Powers understands the attachment to the program. “If I was a coach, I’d be fighting like hell to save the sports program too,” he said. “It’s a fun way to interact with kids.... But my job is to get probation officers to look beyond that and see the bigger picture.”
But some of that “bigger picture” unfolds beyond the fenced compound at Camp Kilpatrick, when the boys are bused to play at schools in Chatsworth, Agoura Hills, Encino, Malibu.
Kilpatrick’s league includes private and religious schools, and many of the students and parents there are rallying to save the camp’s teams. Despite their criminal credentials, the Kilpatrick Mustangs have become known as fair, tough and well-mannered competitors.
When news spread that the camp teams were being disbanded, Viewpoint High senior Jack Leonard launched a protest petition on change.org. More than 750 people have signed it, most praising Kilpatrick’s sportsmanship.
Playing Kilpatrick has been an education that goes both ways.
“I am always amazed by their commitment to play the game with class and character,” wrote Tim McAloon of Agoura Hills.
Suburban kids who used to joke, rather nervously, about playing the “juvie kids” have learned that their opponents are more than the sum of their crimes.
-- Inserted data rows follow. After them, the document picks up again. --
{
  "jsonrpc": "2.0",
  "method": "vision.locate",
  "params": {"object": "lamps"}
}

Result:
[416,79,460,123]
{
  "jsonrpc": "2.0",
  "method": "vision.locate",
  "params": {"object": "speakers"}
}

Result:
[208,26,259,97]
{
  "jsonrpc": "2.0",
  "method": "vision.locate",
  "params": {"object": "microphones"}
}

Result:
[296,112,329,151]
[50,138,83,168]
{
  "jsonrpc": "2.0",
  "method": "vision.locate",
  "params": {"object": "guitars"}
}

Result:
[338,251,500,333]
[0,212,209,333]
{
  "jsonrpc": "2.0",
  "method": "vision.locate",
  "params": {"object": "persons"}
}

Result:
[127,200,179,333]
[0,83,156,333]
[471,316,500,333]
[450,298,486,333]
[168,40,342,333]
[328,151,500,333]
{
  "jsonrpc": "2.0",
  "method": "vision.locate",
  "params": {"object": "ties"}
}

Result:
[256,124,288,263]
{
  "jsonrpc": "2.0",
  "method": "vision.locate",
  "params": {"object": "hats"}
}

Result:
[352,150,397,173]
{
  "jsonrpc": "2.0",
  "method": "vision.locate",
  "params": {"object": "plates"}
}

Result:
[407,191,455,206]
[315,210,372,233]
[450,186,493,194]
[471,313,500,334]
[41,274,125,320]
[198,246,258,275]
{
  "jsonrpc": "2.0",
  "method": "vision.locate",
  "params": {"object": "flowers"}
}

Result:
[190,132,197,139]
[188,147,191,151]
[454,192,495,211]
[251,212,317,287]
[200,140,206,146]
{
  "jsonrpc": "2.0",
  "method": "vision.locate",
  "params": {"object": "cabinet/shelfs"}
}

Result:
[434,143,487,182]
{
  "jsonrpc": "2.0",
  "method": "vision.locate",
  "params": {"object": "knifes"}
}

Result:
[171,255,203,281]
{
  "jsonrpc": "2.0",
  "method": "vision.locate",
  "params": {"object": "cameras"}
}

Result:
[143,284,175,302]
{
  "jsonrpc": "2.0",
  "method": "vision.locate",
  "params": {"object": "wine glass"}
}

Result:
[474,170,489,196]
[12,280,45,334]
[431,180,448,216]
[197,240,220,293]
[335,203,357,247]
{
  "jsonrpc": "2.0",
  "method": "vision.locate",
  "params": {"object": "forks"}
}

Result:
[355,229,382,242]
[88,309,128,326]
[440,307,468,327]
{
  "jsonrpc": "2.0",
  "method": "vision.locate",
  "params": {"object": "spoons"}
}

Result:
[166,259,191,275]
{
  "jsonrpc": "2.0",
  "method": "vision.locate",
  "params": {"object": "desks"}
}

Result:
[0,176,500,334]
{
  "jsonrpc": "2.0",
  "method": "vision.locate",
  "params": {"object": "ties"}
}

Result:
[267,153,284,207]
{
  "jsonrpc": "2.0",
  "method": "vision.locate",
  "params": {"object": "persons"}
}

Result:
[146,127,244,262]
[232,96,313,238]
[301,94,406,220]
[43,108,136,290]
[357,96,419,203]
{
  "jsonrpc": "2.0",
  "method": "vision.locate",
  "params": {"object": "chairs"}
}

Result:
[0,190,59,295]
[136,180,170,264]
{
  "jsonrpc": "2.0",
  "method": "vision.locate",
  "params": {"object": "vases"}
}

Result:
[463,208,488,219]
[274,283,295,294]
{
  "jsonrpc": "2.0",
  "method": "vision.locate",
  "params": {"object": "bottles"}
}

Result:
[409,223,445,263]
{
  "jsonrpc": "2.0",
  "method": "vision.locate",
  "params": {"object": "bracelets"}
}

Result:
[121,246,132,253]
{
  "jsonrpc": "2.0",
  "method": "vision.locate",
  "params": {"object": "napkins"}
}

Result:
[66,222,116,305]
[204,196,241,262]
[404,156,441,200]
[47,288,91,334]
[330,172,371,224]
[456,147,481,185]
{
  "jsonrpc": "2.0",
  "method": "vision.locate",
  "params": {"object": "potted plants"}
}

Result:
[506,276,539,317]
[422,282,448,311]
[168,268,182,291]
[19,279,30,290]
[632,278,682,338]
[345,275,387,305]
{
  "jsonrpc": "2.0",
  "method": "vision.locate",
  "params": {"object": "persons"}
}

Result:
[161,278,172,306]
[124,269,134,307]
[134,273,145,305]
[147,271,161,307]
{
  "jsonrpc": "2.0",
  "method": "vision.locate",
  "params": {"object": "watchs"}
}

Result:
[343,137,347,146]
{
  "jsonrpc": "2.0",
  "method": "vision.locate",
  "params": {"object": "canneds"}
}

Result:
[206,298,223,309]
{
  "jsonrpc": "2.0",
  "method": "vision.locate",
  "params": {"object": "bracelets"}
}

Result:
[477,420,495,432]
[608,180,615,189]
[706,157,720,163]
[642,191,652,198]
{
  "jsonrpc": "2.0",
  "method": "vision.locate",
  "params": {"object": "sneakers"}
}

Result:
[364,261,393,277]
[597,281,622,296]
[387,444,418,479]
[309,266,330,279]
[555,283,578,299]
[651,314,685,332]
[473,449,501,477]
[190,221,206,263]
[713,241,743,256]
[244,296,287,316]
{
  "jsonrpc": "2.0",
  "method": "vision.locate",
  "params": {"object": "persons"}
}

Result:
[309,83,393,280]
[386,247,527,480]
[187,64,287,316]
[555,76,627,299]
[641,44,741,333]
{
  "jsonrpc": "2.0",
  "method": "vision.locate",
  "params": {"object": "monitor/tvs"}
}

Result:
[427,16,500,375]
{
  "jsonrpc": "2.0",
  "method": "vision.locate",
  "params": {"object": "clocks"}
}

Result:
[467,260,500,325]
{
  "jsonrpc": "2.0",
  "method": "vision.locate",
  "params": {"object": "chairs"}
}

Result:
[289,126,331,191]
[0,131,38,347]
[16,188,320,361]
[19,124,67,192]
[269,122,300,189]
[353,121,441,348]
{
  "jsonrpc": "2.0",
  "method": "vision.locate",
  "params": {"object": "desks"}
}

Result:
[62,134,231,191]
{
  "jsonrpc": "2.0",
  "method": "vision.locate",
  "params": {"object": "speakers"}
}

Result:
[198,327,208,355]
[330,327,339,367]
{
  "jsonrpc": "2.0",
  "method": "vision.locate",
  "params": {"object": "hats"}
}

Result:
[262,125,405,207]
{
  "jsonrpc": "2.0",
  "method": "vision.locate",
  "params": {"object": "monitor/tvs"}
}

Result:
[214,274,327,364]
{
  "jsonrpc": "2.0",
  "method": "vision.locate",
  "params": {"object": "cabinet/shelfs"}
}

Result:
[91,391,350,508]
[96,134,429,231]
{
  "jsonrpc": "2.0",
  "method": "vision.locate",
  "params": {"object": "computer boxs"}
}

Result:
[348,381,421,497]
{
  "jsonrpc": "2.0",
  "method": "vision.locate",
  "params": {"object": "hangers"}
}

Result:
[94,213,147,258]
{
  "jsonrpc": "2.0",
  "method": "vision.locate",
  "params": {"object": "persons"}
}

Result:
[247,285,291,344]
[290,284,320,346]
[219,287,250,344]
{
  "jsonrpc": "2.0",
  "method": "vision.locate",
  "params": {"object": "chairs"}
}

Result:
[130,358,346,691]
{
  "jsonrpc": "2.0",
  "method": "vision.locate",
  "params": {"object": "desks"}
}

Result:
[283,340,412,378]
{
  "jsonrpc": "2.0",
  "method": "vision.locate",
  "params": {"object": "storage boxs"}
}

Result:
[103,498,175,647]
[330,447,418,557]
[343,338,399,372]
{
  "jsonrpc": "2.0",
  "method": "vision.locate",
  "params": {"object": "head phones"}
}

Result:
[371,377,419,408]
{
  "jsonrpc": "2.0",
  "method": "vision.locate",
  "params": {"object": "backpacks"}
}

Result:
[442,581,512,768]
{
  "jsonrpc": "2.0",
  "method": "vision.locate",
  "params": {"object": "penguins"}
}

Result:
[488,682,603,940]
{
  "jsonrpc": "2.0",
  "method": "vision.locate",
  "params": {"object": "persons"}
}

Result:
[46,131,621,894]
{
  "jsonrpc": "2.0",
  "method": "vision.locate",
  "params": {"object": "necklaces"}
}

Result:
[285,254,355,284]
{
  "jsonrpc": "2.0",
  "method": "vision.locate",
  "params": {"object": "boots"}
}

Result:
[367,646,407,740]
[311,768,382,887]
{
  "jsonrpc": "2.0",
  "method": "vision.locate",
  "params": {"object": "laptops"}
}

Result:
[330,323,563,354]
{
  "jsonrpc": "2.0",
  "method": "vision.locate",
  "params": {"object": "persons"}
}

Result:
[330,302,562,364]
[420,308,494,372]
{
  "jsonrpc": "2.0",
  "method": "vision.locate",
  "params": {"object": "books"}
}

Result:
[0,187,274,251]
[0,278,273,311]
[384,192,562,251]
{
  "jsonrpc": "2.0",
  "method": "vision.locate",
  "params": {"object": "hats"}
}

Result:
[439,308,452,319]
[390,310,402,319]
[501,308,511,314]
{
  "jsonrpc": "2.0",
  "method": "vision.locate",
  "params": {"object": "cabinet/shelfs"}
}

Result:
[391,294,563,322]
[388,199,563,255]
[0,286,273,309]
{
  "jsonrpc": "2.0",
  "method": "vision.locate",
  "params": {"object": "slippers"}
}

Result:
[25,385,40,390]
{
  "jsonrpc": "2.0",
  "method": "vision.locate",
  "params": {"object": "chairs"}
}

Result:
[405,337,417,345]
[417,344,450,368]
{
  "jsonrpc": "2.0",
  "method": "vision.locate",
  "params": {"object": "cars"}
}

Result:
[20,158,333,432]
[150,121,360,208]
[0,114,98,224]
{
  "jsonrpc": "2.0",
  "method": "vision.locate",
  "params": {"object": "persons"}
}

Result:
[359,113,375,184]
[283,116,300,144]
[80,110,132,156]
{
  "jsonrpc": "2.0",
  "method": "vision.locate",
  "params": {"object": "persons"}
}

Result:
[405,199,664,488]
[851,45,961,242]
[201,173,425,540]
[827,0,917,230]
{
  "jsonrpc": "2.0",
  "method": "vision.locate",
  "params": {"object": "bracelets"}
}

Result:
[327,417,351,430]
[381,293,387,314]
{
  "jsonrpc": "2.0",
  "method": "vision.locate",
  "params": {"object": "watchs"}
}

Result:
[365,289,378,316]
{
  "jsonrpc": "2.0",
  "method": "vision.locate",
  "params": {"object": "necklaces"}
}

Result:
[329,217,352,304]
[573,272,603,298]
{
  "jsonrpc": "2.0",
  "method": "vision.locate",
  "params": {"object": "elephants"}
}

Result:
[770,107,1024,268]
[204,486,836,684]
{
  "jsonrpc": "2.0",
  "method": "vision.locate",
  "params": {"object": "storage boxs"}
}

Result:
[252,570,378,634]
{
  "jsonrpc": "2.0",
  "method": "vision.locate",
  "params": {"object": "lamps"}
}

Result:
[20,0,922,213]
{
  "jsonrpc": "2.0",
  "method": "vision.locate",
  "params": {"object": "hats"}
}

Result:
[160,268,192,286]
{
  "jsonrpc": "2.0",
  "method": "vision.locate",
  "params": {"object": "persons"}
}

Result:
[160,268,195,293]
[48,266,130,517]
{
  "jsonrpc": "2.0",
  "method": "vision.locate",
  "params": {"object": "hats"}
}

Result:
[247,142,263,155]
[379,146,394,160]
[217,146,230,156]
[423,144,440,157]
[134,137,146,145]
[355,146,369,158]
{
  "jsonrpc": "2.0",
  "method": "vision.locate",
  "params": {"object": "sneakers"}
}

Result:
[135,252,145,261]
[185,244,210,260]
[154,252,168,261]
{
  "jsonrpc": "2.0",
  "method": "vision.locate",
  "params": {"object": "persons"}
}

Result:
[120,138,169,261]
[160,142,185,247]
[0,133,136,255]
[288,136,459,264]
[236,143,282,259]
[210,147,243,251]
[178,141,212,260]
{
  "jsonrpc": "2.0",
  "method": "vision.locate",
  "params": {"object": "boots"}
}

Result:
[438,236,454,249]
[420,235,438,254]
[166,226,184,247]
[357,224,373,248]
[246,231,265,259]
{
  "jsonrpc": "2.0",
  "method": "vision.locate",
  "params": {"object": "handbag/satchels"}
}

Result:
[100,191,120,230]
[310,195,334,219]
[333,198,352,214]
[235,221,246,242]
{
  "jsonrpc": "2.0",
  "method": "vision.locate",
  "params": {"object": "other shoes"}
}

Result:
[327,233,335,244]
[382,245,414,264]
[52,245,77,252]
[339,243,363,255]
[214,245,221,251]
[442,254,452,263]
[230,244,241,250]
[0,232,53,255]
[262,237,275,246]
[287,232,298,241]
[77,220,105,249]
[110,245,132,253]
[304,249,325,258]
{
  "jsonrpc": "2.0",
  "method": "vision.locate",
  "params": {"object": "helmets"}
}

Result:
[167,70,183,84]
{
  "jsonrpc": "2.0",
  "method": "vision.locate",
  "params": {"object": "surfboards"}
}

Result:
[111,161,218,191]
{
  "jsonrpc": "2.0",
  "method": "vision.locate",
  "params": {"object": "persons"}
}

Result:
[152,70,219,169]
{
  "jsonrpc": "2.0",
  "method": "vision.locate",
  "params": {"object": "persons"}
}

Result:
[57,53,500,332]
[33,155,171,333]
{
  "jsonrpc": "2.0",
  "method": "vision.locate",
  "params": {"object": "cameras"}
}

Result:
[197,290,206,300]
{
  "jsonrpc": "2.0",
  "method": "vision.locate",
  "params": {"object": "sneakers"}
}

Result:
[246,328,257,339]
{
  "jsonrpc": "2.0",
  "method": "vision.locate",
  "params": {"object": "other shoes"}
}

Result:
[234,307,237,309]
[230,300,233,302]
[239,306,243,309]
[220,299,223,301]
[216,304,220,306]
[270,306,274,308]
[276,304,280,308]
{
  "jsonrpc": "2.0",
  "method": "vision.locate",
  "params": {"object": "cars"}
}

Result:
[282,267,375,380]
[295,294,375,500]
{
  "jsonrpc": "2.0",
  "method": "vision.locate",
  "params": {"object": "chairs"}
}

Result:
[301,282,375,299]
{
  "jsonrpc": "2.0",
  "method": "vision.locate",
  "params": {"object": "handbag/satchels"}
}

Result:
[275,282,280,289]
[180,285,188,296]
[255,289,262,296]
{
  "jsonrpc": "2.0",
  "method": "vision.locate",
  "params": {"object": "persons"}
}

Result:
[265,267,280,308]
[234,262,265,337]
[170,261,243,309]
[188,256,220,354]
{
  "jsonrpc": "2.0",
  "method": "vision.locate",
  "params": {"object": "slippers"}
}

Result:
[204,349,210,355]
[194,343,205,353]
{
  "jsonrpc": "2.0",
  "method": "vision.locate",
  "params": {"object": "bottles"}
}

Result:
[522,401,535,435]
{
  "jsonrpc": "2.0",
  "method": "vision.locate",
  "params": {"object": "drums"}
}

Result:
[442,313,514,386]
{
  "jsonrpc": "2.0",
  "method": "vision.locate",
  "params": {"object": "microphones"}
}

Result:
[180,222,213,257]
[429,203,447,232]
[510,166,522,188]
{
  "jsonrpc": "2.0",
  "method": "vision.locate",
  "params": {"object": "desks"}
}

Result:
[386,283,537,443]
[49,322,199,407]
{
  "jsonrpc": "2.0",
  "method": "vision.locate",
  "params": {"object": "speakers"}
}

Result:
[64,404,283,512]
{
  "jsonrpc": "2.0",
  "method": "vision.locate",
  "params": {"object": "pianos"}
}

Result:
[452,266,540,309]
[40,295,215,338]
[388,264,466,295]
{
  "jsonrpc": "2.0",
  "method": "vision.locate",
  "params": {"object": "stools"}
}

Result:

“I’m from a very white elitist part of town, and they’re from the other side of the tracks,” said Jesse Douglas, mother of Jack. “But we’re all going to run into each other somewhere someday, whether it’s on Venice Beach or Ventura Boulevard. If we’re stuck now on stereotypes and judgments, we’ll never get past that.”
Douglas helped organize a pizza party at Viewpoint after one game; boys who’d been jawing at each other on the pitch wound up carrying on like best friends.
“People started mingling together, and everything just kind of changed,” Jack said.
After their final game against Viewpoint — which may be the last game that Kilpatrick will ever play — each Viewpoint player presented a rival with a copy of “Tattoos on the Heart,” a book by Father Gregory Boyle that is about the power of compassion.
After awkward hugs, the Kilpatrick players headed back to their bus, leaving with a sense that they’d been judged by something other than the worst parts of their young lives.